WEDNESDAY, May 3 (HealthDay News) -- A recessive mutation in a subunit of the T-cell receptor-CD3 complex can cause a previously unrecognized type of immunodeficiency, according to a case report in the May 4 issue of the New England Journal of Medicine.
Frederic Rieux-Laucat, Ph.D., of Hopital Necker in Paris, France, and colleagues examined the case of a boy with severe primary immunodeficiency. At 4 months of age, the boy presented with erythroderma, protracted diarrhea and pulmonary abscesses, and had numerous infections over the next two years.
The researchers found that the patient's T-cell counts were very low and that the patient had a homozygous mutation in CD3-zeta, one of the four subunits of the T-cell receptor-CD3 complex.
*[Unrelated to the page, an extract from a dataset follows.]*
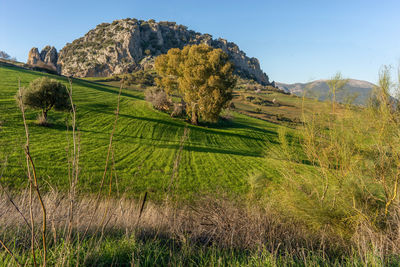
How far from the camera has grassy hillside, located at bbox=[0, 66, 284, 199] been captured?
10266 mm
The germline homozygous Q70X mutation was found in about 90 percent of T cells, while the remaining 10 percent had a germline Q70X mutation plus one of three somatic mutations on the other allele that allowed the production of close to normal levels of T-cell receptor-CD3 complex. The boy was treated with a bone marrow transplant from the mother, which corrected the immunodeficiency.
"In summary, we describe a form of T-cell immunodeficiency related to a recessive mutation of the CD3-zeta gene," Rieux-Laucat and colleagues conclude. "This observation adds to the reported variability in deficiencies of the various CD3 subunits."